*** Opening EXERCISE PASSAGE ***

# Consuming ICGC datasets from APIs

**Goal**: obtain simple somatic mutation (SSM) data from the [BRCA projects](https://pubmed.ncbi.nlm.nih.gov/27135926/) for donor samples that were analyzed using whole genome sequencing (WGS) platforms.

[Here is a list of ICGC Data Portal API Endpoints](https://docs.icgc.org/portal/api-endpoints/). We will query the API using its [Portal Query Language (PQL)](https://github.com/icgc-dcc/dcc-portal/blob/develop/dcc-portal-pql/PQL.md).

1. To obtain file sizes, we will query the [/download/sizePQL](https://docs.icgc.org/portal/api-endpoints/#!/download/getDataTypeSizePerFileTypeFromPQL) endpoint.

In [1]:
from pathlib import Path

import requests

In [2]:
data_dir = Path.cwd() / "data"

In [3]:
url_base = "https://dcc.icgc.org/api/v1/"

In [4]:
def get_filesize(url_base: str, pql_query: str, datatype: str="ssm"):
    url_filesize = f"{url_base}download/sizePQL?pql={pql_query}"

    response = requests.get(url=url_filesize)
    if response.status_code != 200:
        raise IOError(f"GET {url_filesize} resulted in status code {response.status_code}")

    file_sizes = response.json()["fileSize"]
    for dataset in file_sizes:
        if dataset["label"] == datatype:
            return dataset["sizes"]

    raise ValueError(f"GET {url_filesize} does not contain the {datatype} data type.")

*** Closing EXERCISE PASSAGE ***

- **ACTIVITY 1**
According to the page on ICGC APIs, which endpoint is queried to obtain file sizes?
- **ACTIVITY 2**
Rewrite the paragraph of the page on ICGC APIs that starts with "Goal: obtain simple somatic mutation" as a shorter statement that keeps its main facts.
- **ACTIVITY 3**
Output the part of the page on ICGC APIs that begins at the words "import requests" and stops after "response = requests.get(url=url_filesize)", with no changes.
The lines after this note are separate material, unconnected to the page on ICGC APIs.

*** Opening DATA SHOWN ***

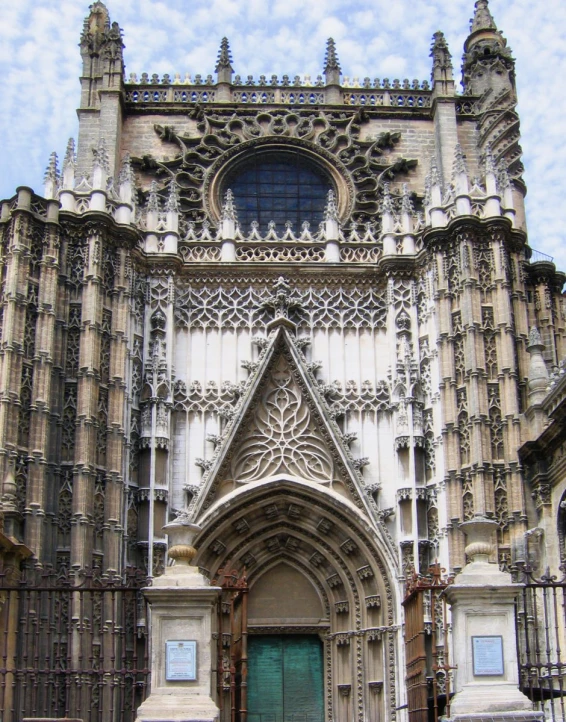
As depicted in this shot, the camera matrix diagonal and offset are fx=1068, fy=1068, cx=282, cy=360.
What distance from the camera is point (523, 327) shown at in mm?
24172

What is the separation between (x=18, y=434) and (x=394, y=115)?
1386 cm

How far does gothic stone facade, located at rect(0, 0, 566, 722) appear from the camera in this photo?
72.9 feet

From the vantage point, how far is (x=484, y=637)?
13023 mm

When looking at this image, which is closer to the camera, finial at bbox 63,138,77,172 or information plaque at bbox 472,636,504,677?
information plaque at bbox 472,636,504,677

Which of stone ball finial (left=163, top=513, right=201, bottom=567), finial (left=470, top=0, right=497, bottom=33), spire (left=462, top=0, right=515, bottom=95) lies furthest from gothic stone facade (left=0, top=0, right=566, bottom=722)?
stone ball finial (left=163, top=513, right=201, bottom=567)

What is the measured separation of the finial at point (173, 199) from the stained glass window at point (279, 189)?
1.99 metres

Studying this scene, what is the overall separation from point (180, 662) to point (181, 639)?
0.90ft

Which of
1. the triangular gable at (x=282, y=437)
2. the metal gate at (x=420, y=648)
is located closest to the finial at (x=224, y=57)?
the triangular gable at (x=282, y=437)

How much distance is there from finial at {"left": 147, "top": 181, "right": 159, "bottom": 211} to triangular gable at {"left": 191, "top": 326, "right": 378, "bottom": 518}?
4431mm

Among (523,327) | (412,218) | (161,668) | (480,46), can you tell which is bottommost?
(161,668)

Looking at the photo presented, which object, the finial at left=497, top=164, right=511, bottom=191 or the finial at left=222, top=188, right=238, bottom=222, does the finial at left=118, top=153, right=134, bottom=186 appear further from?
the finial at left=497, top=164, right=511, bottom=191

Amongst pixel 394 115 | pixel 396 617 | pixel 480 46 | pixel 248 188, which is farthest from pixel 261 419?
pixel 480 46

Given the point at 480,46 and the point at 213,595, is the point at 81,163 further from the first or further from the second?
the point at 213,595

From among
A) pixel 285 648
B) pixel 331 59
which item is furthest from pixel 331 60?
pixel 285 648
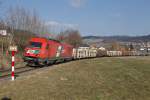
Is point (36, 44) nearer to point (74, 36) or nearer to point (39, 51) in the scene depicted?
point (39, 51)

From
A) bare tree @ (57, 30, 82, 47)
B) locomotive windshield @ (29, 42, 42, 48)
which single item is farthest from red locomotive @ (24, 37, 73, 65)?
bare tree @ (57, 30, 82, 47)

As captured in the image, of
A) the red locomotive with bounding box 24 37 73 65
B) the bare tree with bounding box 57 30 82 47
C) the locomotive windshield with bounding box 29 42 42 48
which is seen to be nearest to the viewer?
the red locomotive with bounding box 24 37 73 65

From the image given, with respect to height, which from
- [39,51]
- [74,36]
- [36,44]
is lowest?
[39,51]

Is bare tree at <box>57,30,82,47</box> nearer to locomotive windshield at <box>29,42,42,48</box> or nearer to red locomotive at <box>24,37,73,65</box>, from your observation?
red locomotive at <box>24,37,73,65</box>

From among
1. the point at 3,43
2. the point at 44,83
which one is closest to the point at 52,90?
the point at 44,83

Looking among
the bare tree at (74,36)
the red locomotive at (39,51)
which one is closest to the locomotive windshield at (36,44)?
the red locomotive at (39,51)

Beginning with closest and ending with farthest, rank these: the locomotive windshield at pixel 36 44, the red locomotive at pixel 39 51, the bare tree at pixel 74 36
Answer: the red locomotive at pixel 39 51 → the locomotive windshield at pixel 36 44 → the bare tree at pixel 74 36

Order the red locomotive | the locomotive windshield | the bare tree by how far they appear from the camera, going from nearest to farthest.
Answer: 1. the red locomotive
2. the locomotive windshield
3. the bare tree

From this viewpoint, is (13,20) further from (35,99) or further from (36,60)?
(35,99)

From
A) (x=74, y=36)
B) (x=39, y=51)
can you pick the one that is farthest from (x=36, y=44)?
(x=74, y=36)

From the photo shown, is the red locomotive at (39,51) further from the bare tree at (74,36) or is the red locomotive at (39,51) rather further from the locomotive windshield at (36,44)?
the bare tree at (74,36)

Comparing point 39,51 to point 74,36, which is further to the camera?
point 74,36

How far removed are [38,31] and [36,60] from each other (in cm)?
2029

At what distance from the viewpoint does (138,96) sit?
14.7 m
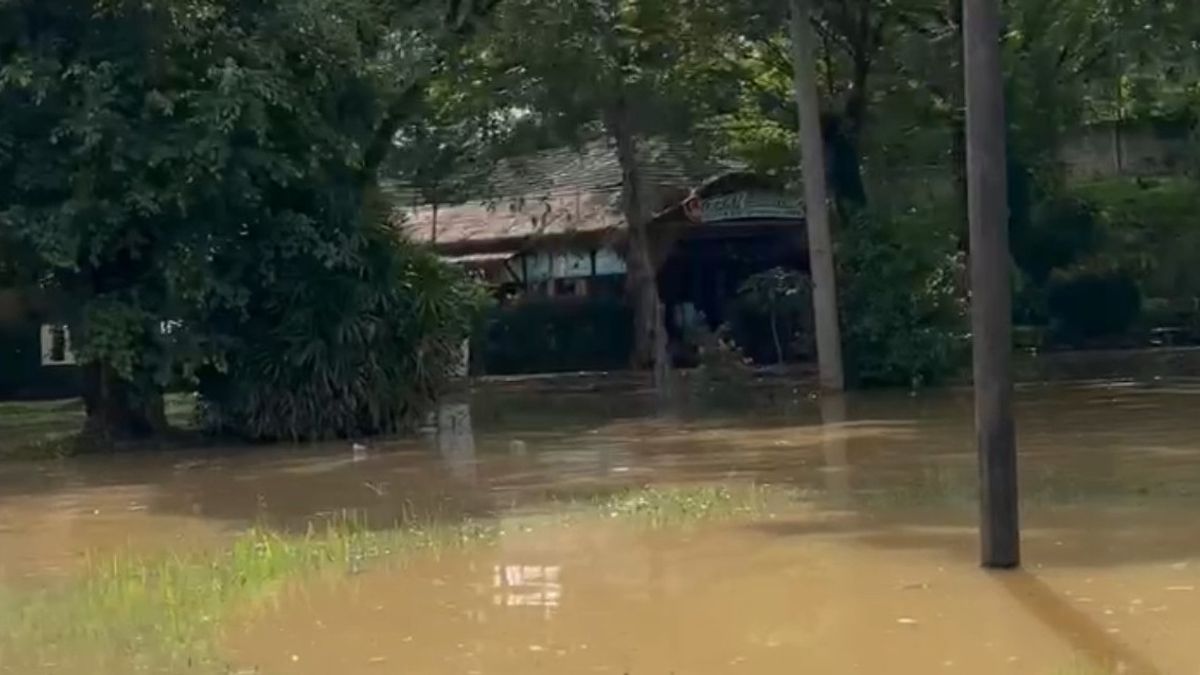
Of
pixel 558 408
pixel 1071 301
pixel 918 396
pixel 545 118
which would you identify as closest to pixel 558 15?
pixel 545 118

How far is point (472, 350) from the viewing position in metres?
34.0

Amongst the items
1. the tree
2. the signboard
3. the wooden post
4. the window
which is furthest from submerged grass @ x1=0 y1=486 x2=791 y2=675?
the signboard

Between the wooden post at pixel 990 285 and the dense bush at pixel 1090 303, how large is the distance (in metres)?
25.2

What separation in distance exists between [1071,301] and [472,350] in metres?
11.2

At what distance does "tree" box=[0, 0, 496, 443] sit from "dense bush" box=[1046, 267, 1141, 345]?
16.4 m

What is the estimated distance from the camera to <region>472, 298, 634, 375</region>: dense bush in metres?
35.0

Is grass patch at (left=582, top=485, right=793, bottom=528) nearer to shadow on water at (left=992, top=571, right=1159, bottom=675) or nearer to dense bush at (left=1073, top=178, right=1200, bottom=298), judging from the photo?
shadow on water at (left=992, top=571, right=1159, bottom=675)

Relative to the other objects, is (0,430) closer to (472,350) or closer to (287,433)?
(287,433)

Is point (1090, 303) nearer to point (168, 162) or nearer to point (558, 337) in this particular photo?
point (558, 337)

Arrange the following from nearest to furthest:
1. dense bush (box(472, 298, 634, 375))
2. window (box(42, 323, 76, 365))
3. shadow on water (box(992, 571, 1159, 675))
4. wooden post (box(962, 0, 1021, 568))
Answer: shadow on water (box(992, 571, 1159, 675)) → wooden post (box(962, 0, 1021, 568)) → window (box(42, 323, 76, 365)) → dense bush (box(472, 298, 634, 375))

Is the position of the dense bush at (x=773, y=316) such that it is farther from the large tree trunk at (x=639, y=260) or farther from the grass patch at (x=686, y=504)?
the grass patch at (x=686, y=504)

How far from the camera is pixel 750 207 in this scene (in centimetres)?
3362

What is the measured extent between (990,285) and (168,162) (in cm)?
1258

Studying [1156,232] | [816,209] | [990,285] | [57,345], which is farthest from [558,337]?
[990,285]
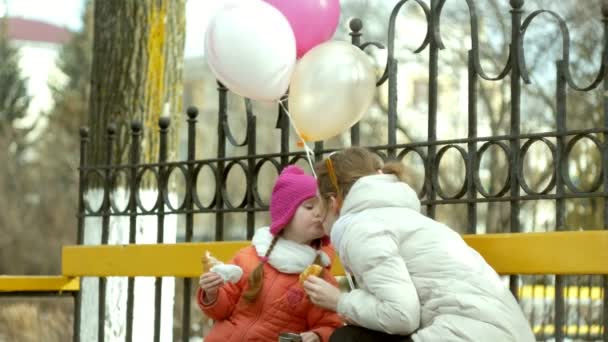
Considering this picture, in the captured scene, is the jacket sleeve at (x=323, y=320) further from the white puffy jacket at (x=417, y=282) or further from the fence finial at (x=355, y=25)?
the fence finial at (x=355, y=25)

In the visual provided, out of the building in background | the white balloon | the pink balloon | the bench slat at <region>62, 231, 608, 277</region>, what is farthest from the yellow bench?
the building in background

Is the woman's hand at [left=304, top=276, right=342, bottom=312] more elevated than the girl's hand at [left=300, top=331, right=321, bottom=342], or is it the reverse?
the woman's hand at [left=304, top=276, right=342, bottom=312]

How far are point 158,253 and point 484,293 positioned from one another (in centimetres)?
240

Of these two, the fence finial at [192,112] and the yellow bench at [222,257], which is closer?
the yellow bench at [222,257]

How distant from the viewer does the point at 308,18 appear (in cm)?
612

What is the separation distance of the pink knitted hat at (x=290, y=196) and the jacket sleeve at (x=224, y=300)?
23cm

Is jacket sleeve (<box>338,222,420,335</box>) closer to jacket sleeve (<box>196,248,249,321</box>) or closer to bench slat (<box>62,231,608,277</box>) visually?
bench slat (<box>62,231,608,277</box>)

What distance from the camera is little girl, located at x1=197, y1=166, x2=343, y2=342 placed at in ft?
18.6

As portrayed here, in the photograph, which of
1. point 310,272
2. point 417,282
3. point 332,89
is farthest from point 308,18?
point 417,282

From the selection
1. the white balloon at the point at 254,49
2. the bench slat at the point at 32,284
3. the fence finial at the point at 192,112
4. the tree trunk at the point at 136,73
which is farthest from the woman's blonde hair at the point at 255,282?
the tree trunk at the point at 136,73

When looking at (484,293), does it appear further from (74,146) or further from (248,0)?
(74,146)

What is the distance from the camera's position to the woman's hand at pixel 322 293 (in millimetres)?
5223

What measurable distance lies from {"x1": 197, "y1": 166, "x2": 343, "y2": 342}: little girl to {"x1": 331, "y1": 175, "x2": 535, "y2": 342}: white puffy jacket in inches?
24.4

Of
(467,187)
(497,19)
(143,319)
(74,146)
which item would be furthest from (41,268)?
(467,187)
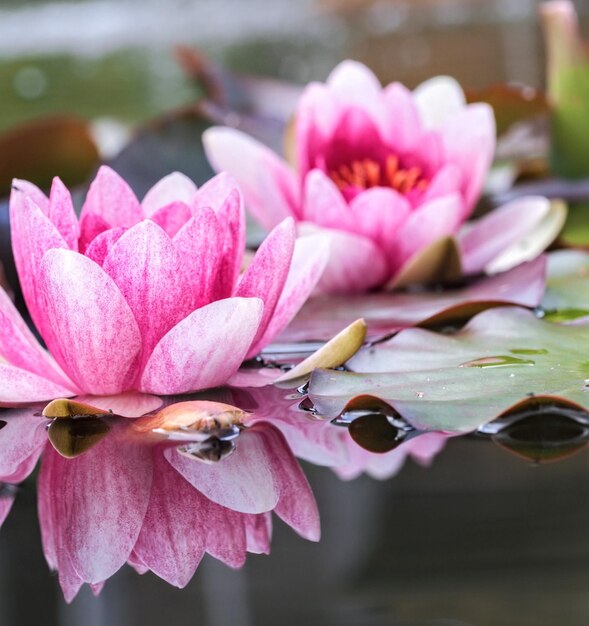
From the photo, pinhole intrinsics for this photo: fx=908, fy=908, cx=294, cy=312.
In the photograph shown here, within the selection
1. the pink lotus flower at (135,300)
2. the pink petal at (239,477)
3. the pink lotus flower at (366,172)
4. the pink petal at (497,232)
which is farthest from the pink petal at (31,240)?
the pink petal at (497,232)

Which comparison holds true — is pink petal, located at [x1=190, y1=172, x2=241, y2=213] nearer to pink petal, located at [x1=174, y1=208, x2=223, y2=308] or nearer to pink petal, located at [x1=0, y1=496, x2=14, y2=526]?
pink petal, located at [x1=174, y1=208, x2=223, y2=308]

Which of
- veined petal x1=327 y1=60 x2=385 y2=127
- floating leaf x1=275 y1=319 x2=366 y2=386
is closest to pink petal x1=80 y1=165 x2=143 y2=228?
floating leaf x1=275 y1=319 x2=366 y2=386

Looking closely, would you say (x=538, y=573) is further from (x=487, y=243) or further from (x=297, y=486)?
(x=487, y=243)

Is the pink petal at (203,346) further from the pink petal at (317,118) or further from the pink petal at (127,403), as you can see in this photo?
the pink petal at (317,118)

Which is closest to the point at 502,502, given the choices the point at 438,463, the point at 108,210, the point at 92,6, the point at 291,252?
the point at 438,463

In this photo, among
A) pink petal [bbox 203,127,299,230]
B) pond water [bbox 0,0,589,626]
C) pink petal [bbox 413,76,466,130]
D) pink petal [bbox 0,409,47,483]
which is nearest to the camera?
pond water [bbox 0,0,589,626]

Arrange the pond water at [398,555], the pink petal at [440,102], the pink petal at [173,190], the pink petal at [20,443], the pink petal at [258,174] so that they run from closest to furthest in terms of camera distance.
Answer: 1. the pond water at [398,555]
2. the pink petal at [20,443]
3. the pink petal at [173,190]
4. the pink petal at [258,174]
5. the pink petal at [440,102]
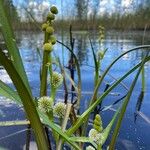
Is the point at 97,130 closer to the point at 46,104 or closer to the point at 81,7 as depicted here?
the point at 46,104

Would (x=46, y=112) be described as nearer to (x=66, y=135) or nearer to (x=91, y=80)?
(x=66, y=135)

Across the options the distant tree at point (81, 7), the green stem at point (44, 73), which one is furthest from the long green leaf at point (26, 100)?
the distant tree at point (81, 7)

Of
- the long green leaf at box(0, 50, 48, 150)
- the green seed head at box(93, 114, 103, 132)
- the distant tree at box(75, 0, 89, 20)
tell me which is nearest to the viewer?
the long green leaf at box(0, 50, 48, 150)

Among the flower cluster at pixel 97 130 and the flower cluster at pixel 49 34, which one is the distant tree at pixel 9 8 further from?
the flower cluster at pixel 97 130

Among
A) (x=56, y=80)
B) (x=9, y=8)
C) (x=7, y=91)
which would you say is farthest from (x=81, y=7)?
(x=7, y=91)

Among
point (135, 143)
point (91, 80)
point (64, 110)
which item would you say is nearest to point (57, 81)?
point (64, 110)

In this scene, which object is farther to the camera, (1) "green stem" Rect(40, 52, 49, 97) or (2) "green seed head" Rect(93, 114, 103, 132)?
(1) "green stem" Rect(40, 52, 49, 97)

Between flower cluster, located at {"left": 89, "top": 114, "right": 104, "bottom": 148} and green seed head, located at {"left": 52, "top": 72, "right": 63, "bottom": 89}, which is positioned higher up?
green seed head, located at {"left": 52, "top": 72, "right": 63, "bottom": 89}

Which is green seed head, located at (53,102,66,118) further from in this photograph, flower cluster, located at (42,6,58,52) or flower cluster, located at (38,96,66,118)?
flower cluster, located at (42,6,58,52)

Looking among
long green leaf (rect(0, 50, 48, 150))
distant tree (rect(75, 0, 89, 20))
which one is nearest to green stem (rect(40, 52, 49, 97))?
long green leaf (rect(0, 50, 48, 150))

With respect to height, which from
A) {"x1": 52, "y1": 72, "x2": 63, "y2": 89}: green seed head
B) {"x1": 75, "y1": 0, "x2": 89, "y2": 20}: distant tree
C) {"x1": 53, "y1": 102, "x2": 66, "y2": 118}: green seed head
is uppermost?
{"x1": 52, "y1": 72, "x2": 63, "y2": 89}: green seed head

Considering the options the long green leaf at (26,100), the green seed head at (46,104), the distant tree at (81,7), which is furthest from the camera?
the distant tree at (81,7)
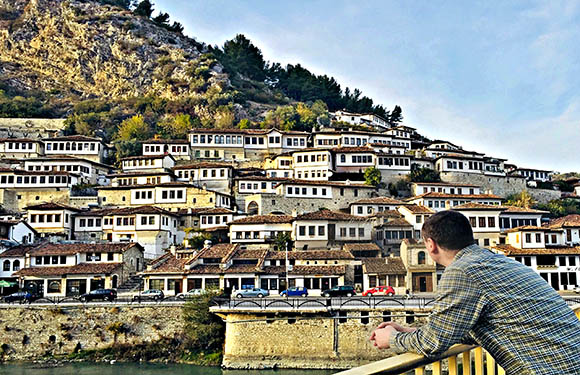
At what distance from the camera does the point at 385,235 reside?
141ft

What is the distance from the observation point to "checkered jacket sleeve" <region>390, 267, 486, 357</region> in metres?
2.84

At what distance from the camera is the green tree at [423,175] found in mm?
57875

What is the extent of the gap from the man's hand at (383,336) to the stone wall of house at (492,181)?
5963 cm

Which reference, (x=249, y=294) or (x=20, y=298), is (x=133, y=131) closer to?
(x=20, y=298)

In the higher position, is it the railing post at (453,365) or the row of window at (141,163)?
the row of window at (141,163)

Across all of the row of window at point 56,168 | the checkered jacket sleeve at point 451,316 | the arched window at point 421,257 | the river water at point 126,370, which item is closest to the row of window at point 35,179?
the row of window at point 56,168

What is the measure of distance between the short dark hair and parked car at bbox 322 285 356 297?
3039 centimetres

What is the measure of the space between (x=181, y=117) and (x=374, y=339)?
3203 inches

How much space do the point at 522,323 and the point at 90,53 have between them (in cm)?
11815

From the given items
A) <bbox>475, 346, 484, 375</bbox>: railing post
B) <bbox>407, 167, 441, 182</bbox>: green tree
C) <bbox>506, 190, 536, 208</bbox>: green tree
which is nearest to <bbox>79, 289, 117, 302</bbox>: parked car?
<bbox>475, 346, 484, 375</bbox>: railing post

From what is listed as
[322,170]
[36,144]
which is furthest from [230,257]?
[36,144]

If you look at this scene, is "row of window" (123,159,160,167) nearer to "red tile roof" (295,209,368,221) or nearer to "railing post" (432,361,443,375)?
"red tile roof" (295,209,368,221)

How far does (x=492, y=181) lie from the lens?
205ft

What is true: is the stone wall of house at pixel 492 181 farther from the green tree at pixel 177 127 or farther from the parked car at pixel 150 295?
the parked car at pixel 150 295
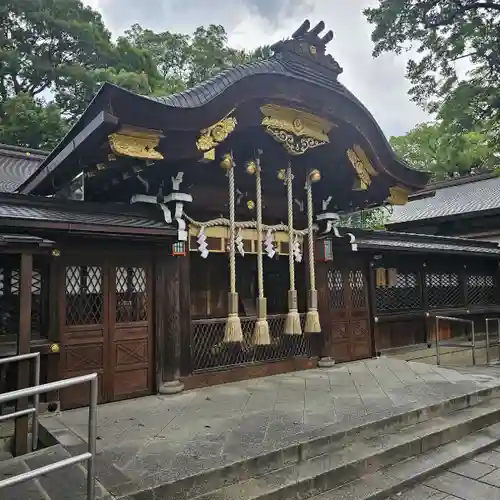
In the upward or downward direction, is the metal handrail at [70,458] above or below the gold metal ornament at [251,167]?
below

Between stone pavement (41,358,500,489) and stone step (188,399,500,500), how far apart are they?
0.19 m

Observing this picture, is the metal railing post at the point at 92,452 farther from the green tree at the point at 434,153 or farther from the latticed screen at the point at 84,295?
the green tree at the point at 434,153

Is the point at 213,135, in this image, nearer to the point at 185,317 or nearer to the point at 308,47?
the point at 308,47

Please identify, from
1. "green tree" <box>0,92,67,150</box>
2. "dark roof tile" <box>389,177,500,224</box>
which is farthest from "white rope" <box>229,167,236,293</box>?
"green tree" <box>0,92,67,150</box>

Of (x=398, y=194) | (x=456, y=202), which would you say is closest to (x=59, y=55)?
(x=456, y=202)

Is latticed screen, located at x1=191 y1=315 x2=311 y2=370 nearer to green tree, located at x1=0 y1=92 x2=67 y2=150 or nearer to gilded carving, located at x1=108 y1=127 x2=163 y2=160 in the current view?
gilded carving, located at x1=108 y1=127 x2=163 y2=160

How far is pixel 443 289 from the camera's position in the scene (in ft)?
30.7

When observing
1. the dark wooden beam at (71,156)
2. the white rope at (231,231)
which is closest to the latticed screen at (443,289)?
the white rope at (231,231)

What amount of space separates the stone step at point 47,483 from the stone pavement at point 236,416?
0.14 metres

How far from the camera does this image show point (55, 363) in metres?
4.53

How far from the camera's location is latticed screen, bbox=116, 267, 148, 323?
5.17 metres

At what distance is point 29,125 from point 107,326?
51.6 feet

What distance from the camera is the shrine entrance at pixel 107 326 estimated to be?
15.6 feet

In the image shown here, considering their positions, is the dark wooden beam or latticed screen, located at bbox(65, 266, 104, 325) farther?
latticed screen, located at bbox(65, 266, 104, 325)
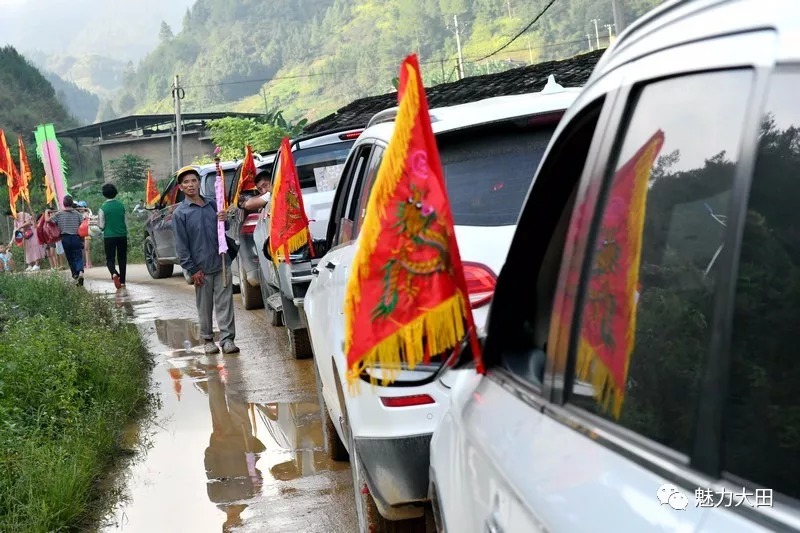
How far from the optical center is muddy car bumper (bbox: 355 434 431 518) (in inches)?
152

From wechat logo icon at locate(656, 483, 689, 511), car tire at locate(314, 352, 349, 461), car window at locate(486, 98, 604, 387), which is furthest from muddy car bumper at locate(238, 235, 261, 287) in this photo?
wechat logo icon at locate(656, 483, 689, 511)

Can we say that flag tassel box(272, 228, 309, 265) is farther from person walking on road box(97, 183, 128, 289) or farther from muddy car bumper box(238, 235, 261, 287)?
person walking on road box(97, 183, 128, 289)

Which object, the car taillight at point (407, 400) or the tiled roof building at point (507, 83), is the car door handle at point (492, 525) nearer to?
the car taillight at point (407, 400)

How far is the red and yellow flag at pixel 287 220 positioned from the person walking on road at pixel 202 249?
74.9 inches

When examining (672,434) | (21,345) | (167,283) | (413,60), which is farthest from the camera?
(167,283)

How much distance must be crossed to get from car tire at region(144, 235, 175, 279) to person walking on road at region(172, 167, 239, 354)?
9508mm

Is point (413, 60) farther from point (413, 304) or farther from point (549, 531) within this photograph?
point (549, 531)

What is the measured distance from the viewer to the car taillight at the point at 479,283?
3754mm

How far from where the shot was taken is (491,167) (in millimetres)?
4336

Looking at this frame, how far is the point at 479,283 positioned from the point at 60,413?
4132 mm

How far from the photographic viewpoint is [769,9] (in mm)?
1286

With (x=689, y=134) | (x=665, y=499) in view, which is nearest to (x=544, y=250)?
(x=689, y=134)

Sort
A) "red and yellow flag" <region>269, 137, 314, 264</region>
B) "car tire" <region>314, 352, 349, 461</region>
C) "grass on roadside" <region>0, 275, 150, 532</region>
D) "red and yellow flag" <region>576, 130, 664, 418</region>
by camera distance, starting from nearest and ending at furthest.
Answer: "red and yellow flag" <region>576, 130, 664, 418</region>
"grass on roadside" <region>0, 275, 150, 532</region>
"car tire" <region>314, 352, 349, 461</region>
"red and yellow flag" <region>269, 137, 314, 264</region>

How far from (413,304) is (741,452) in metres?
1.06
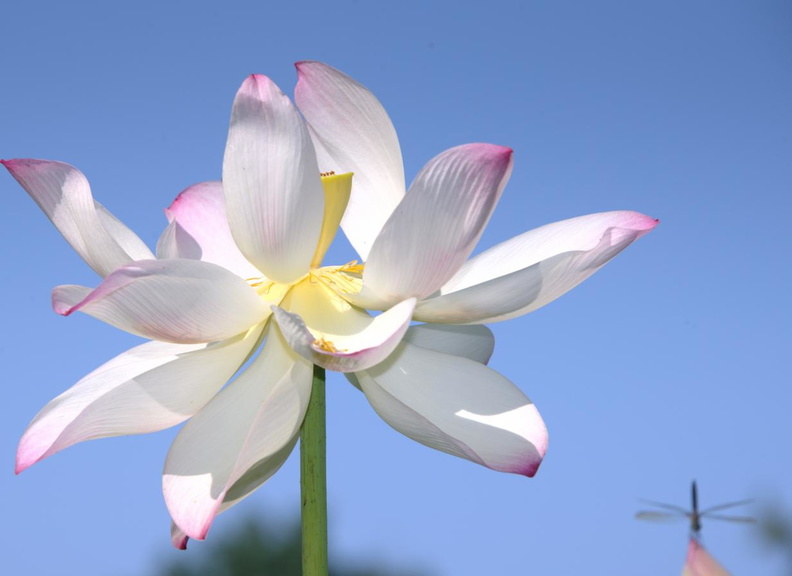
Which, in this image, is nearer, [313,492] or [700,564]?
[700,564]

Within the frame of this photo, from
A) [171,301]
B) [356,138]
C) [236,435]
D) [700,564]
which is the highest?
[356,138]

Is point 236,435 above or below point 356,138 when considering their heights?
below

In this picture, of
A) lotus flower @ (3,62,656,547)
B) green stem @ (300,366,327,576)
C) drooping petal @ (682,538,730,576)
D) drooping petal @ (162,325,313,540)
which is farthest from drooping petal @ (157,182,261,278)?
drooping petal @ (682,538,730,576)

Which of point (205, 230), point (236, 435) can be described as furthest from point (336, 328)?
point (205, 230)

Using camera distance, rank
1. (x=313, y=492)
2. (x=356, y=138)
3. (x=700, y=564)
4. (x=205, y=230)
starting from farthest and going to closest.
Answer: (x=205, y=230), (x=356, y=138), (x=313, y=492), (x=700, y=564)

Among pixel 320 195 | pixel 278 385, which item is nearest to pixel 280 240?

*** Closing DATA SHOWN ***

- **ANSWER BOX 1**
The /download/sizePQL endpoint.

- **ANSWER BOX 2**
The goal is to get simple somatic mutation (SSM) data from the BRCA projects for donor samples analyzed on whole genome sequencing (WGS) platforms.

- **ANSWER BOX 3**
import requests

In [2]:
data_dir = Path.cwd() / "data"

In [3]:
url_base = "https://dcc.icgc.org/api/v1/"

In [4]:
def get_filesize(url_base: str, pql_query: str, datatype: str="ssm"):
    url_filesize = f"{url_base}download/sizePQL?pql={pql_query}"

    response = requests.get(url=url_filesize)